DESCRIPTION OF THE TASK: Please find every line in the entries below that contains the string "genome", and copy it.

RECORDS PROVIDED:
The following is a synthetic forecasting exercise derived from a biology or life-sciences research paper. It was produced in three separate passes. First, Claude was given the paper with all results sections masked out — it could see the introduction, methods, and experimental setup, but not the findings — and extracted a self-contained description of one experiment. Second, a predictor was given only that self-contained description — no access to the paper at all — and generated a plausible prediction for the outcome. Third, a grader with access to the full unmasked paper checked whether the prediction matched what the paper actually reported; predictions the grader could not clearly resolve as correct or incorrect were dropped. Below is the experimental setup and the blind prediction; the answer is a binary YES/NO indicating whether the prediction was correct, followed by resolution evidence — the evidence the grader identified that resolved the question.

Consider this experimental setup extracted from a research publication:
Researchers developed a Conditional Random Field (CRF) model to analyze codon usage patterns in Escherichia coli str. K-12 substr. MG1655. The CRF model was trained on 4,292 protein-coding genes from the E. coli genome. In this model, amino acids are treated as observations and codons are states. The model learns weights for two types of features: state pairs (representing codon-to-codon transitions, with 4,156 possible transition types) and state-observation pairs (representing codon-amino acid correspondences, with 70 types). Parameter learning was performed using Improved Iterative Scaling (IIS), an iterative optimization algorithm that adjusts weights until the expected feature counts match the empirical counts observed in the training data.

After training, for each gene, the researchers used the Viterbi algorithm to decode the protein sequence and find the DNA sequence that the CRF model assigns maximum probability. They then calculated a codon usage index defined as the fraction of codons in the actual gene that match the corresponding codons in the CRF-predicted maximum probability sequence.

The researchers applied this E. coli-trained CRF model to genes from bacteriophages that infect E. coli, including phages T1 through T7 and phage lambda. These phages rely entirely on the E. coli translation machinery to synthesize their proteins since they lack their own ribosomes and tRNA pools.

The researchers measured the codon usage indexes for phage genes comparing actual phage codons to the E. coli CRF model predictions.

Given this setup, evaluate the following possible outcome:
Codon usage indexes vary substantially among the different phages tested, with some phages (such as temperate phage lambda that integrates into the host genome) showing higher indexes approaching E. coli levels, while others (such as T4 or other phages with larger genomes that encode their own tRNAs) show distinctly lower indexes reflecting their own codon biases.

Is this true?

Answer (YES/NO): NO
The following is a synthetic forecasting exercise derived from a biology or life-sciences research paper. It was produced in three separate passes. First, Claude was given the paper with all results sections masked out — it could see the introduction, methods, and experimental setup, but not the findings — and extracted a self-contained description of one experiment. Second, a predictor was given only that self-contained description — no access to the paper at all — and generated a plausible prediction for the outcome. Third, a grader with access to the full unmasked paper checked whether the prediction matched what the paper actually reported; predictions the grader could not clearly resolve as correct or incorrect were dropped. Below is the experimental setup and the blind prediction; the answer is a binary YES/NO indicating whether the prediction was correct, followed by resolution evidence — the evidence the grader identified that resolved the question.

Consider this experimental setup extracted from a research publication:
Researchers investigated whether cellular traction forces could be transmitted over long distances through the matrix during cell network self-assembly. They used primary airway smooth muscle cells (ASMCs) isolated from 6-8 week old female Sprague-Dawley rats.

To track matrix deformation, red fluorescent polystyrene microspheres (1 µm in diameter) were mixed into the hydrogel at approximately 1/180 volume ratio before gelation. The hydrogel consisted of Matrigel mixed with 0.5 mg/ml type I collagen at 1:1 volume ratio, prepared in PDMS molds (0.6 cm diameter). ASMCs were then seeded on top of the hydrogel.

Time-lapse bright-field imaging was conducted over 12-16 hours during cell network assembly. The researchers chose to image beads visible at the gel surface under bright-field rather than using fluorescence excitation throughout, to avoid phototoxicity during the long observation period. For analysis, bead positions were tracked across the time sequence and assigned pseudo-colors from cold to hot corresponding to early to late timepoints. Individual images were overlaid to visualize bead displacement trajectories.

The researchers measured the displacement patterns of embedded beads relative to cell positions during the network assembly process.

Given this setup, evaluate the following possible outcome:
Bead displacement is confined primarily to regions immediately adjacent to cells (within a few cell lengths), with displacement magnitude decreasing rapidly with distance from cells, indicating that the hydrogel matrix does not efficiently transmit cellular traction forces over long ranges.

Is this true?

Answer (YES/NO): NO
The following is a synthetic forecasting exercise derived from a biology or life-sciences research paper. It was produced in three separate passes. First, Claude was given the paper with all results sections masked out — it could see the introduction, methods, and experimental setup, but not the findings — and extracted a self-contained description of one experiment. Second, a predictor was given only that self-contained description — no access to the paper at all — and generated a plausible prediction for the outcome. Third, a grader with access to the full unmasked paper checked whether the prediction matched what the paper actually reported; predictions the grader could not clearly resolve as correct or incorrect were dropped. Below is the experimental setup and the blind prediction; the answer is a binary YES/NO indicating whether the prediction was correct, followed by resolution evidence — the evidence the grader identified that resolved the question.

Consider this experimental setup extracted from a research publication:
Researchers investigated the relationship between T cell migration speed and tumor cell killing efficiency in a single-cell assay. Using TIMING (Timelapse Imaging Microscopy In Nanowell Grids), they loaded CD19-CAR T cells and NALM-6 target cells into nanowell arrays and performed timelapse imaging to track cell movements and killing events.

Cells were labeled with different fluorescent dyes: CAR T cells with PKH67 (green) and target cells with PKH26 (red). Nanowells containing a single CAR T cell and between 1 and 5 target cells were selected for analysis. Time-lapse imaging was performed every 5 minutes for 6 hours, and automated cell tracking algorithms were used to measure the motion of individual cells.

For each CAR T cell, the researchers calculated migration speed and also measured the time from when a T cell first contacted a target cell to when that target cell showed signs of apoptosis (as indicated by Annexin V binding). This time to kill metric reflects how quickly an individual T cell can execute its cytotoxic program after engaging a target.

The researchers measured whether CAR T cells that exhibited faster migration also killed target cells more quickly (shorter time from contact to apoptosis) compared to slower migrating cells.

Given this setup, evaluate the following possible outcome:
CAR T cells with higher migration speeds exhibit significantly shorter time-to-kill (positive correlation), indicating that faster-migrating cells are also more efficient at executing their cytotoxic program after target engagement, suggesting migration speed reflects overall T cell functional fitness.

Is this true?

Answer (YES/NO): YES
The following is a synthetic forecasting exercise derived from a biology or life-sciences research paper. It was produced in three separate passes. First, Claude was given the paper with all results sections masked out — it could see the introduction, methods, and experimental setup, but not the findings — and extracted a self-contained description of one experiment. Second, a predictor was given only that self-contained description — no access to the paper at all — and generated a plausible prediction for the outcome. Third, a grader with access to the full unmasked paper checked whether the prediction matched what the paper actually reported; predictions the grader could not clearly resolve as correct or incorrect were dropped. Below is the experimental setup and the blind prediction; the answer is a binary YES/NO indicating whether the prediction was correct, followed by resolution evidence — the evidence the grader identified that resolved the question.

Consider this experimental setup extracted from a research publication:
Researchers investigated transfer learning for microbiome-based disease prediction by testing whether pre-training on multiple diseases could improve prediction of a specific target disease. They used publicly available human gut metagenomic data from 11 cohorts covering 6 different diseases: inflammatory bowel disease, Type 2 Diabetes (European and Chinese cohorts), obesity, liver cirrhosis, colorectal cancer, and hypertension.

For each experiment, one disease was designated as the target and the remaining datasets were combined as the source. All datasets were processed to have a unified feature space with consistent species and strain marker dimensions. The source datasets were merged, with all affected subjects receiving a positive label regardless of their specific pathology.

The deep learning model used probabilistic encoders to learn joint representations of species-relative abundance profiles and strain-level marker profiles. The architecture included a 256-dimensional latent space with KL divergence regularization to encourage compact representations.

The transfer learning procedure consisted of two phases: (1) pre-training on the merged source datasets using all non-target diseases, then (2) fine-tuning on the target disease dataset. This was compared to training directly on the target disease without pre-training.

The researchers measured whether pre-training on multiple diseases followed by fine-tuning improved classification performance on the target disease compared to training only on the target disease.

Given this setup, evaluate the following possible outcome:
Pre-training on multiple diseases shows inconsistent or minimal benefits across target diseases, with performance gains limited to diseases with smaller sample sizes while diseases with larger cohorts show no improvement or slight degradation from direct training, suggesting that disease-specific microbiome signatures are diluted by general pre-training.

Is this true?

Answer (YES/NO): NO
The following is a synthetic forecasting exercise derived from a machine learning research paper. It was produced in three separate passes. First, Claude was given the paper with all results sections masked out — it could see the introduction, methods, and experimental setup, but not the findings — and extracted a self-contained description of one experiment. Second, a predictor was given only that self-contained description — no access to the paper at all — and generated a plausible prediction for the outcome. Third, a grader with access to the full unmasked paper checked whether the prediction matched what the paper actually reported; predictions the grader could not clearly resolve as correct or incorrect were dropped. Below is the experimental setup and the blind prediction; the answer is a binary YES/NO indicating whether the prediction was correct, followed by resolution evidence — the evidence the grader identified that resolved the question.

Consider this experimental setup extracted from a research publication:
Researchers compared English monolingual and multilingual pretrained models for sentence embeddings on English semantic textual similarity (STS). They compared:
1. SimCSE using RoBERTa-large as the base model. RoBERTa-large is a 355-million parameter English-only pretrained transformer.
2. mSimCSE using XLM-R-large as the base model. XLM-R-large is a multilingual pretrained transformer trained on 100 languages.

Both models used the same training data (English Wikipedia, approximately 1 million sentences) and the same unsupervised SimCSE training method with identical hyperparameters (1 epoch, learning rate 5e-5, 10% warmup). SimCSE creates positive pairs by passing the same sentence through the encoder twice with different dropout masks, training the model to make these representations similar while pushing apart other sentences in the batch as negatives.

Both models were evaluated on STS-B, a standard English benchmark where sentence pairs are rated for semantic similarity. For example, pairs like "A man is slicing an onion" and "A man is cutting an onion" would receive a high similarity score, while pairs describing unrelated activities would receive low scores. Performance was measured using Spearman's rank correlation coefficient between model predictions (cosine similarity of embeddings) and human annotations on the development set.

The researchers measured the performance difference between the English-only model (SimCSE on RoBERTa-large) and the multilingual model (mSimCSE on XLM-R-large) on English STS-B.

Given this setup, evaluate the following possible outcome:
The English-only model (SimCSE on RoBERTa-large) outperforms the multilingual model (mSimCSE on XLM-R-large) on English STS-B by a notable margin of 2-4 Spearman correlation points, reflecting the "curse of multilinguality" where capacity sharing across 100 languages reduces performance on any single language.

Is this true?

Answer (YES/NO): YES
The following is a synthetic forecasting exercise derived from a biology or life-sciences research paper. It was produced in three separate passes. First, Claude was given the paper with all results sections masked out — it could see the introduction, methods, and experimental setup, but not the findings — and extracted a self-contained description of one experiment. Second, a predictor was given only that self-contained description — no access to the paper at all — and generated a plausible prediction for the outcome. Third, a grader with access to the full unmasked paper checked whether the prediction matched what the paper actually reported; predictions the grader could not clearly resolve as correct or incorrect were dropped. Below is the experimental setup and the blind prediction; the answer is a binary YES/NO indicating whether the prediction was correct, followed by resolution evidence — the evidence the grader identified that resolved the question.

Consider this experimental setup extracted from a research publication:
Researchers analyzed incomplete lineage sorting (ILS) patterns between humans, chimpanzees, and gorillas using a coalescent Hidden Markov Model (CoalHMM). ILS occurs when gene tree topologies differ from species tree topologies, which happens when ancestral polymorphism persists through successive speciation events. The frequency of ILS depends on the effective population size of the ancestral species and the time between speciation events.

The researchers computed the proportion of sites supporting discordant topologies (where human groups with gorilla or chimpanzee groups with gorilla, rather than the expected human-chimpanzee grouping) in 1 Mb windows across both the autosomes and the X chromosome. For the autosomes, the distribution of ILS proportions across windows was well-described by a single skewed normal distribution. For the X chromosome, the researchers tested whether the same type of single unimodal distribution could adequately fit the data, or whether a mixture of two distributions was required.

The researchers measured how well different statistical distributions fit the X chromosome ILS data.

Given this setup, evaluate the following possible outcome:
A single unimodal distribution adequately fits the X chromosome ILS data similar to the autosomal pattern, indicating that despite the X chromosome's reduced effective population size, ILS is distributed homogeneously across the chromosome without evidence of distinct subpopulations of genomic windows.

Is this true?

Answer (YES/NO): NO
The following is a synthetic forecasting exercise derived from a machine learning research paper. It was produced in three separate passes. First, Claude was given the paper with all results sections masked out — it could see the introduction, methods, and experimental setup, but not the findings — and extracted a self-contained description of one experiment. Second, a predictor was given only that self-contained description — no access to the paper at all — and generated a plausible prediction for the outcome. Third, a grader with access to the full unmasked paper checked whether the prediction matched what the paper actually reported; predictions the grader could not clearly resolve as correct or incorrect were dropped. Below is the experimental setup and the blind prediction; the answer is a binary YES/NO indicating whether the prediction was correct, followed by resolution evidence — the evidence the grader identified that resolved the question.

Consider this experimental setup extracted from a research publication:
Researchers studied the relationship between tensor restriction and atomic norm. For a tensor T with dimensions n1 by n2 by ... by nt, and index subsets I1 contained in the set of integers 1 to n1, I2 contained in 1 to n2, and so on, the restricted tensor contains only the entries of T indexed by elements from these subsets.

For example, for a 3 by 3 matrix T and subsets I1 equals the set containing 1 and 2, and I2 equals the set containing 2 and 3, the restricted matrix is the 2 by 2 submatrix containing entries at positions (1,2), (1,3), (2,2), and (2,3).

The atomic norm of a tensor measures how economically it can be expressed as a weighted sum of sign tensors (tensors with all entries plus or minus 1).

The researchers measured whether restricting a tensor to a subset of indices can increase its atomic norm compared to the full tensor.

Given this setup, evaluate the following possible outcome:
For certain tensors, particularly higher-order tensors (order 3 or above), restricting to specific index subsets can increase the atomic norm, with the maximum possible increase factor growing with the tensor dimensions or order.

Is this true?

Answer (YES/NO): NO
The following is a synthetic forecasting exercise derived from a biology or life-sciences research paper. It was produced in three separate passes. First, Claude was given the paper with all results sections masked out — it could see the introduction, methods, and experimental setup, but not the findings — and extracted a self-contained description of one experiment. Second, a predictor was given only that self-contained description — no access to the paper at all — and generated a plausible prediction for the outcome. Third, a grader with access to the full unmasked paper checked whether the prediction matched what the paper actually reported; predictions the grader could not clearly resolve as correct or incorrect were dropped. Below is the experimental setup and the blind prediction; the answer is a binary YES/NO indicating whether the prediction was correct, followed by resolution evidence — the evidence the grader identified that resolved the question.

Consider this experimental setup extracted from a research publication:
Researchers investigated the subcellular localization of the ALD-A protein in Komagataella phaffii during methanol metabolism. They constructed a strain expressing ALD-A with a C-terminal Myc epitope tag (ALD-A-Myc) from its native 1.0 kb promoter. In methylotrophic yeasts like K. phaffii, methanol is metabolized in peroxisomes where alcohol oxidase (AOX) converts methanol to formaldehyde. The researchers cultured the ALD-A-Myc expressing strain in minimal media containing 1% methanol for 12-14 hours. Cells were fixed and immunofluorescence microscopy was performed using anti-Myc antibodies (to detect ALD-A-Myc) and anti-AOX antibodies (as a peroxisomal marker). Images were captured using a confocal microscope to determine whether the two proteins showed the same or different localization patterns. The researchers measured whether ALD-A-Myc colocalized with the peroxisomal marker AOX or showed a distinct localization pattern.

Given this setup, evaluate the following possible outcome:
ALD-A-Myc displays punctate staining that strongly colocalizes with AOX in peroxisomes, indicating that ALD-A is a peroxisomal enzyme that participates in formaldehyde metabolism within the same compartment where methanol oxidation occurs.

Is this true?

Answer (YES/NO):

RESPONSE FOR THIS EXERCISE:
Researchers developed a Conditional Random Field (CRF) model to analyze codon usage patterns in Escherichia coli str. K-12 substr. MG1655. The CRF model was trained on 4,292 protein-coding genes from the E. coli genome. In this model, amino acids are treated as observations and codons are states. The model learns weights for two types of features: state pairs (representing codon-to-codon transitions, with 4,156 possible transition types) and state-observation pairs (representing codon-amino acid correspondences, with 70 types). Parameter learning was performed using Improved Iterative Scaling (IIS), an iterative optimization algorithm that adjusts weights until the expected feature counts match the empirical counts observed in the training data.
Codon usage indexes vary substantially among the different phages tested, with some phages (such as temperate phage lambda that integrates into the host genome) showing higher indexes approaching E. coli levels, while others (such as T4 or other phages with larger genomes that encode their own tRNAs) show distinctly lower indexes reflecting their own codon biases.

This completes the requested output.